Bruce Wasserstein


Bruce Jay Wasserstein was an American investment banker, businessman, and writer. He was a graduate of the McBurney School, University of Michigan, Harvard Business School, and Harvard Law School, and spent a year at the University of Cambridge. He was prominent in the mergers and acquisitions industry, credited with working on 1,000 transactions with a total value of approximately $250 billion.

Early life

Wasserstein was born and raised in Midwood, Brooklyn, New York, the son of Lola and Morris Wasserstein. His father, a Jewish immigrant from pre-World War II Poland, emigrated to New York City and started a ribbon company. His maternal grandfather was Simon Schleifer, a Jewish teacher in the yeshiva in Wloclawek, Poland who later emigrated to Paterson, New Jersey and became a Hebrew school principal.
Wasserstein had four siblings: businesswoman Sandra Wasserstein Meyer; Pulitzer Prize-winning playwright Wendy Wasserstein, ; Abner Wasserstein ; and Georgette Levis, who was married to psychiatrist Albert J. Levis.
Wasserstein attended the Yeshiva of Flatbush for high school.

Career

Starting his career as a Cravath, Swaine & Moore attorney, Wasserstein moved to First Boston Corp. in 1977 and eventually rose to co-head of that company's then-dominant merger and acquisition practice. In 1988, with colleague Joseph Perella, he left First Boston to form investment bank boutique Wasserstein Perella & Co., which he sold in 2000, at the top of the late 1990s bull market, to Germany's Dresdner Bank for around $1.4 billion in stock. In 2002, he left the unit Dresdner Kleinwort Wasserstein to become head of the financial services firm Lazard. In 2005, he led the initial public offering of Lazard and became the public firm's first Chairman and CEO.
Wasserstein controlled Wasserstein & Co., a private equity firm with investments in a number of industries, particularly media. In 2004, he added New York Magazine to his media empire. In July 2007, he sold American Lawyer Media to Incisive Media for about $630 million in cash. He was credited with the term "Pac-Man defense", which is used by targeted companies during a hostile takeover attempt.

Philanthropy

In 2007 Wasserstein made a $25 million donation to Harvard Law School, for the creation of a large academic wing of the school's Northwest Corner complex, which was named Wasserstein Hall.

Net worth

According to Forbes, as of September 17, 2008, Wasserstein's net worth was estimated to be $2.3 billion.
As of 2008 he owned an apartment at 927 Fifth Avenue in New York City, an estate in Santa Barbara in California, an Atlantic oceanfront estate in East Hampton, a house at 38 Belgrave Square in London, and another apartment in Paris.

Personal life

Wasserstein was married four times and had six biological children:
Wasserstein had a sixth child, Sky Wasserstein, with Erin McCarthy after separating from Becker; McCarthy, a Columbia MBA graduate, was formerly a Director of Development at Columbia University's Graduate School of Journalism.

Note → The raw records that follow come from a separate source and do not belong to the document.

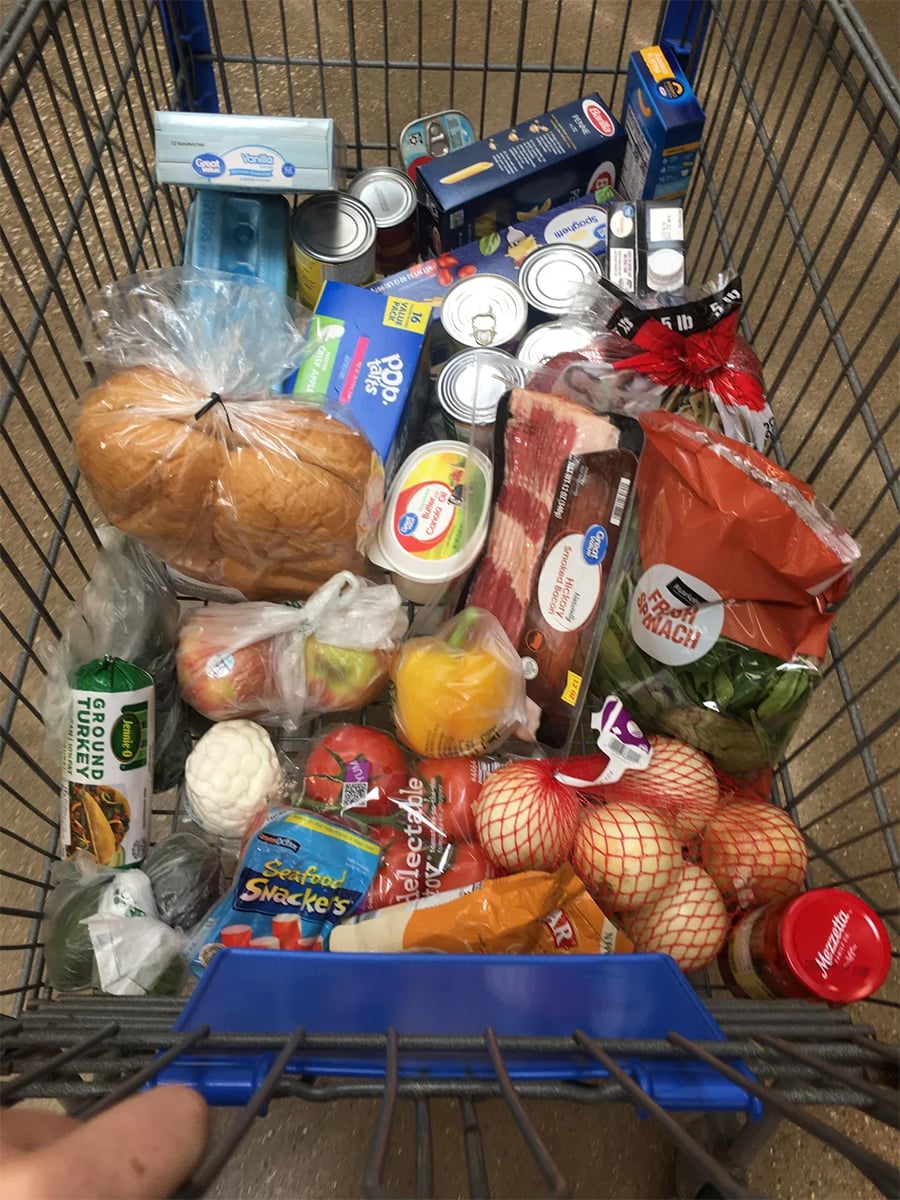 A shopping cart filled with groceries, including bread, canned goods, bacon, produce, cheese, eggs, packaged snacks, and various vegetables, viewed from above. A person’s hands are visible holding the cart handle.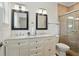 Well-lit bathroom featuring double sinks, granite counters, a tile shower, and tasteful neutral decor at 2610 Cheney St, East Point, GA 30344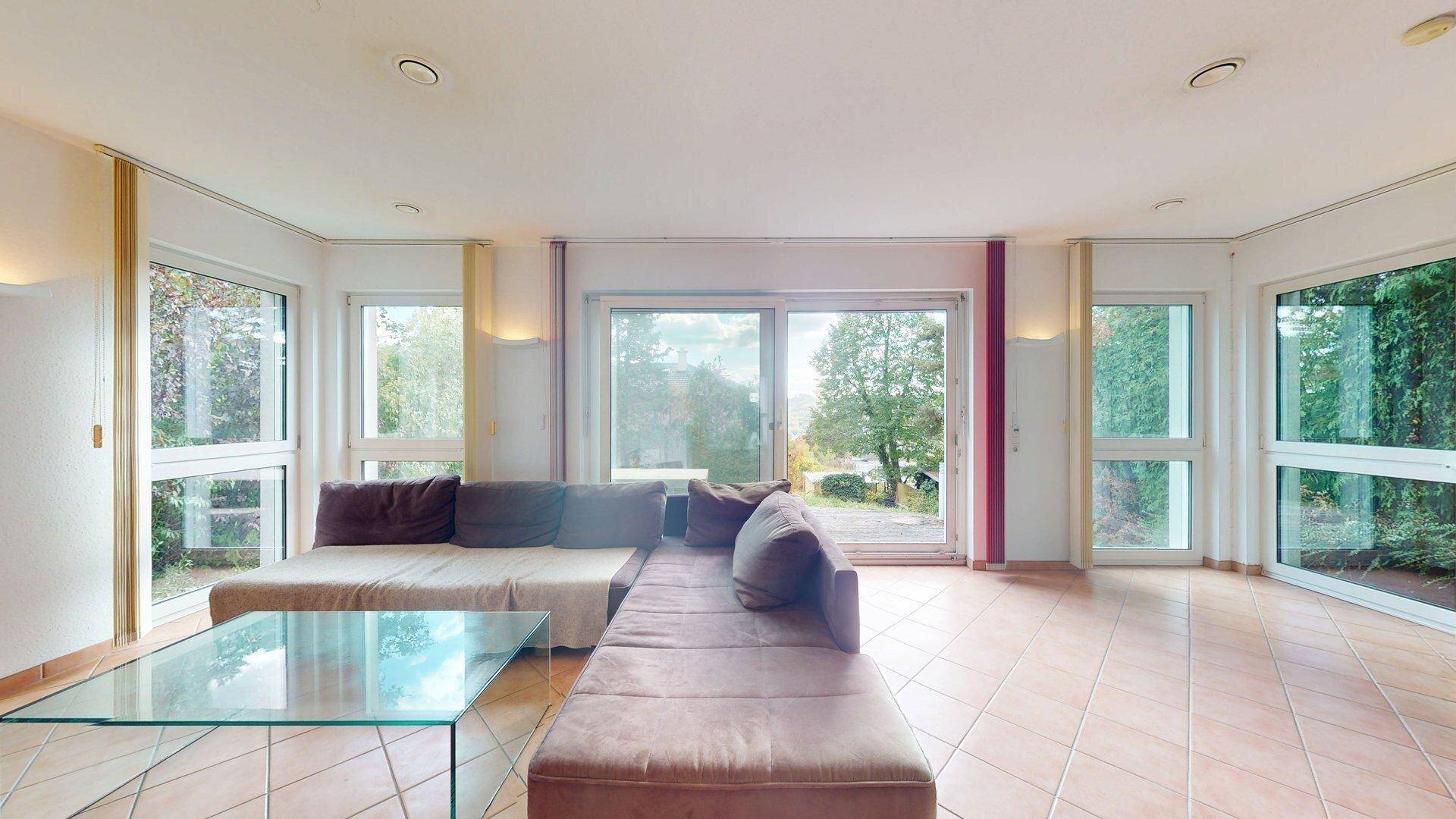 Geräumiges Wohnzimmer mit bequemer Couch, großen Fensterfronten und direktem Zugang zum Außenbereich.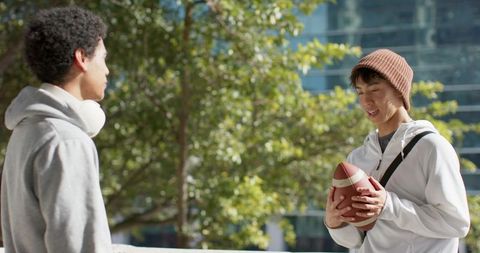 College friends chatting on urban campus holding football wearing hoodies and beanie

Sky was conceived via IVF and born at New York Hospital in 2008. Wasserstein gave her the middle name, Wendy, in memory of his sister who had died in 2006. He also named Sky an equal beneficiary in trusts he had established for all his children that held his legacy assets, including several real estate properties and businesses, such as New York Magazine. Wasserstein and McCarthy shared joint custody of their daughter. Upon Wasserstein's death, trustees for the various family trusts barred Sky from benefiting from the jointly owned trust assets, and in 2011, filed an accounting in a New York court to "cash out" Sky from the holdings. An article about the dispute was published in Vanity Fair, but Jezebel reported in 2016 that the piece had been removed from the magazine's website.
Wasserstein's political position was liberal. He was involved with media since high school and college, when he was an editor on his high school newspaper, The McBurneian ,, and later at the University of Michigan Michigan Daily, then served an internship at Forbes magazine. Inspired by Ralph Nader, he was one of "Nader's Raiders" for a brief length of time. Rahm Emanuel and Vernon Jordan were employed by Wasserstein for a few years. Wasserstein also served as trustee for the Columbia University Graduate School of Journalism from 2001 until his death.

Death

On October 11, 2009, Wasserstein was admitted to hospital with an irregular heartbeat. It was originally reported that his condition was serious, but that he was stable and recovering. However, Wasserstein died in Manhattan three days later, on October 14, at the age of 61.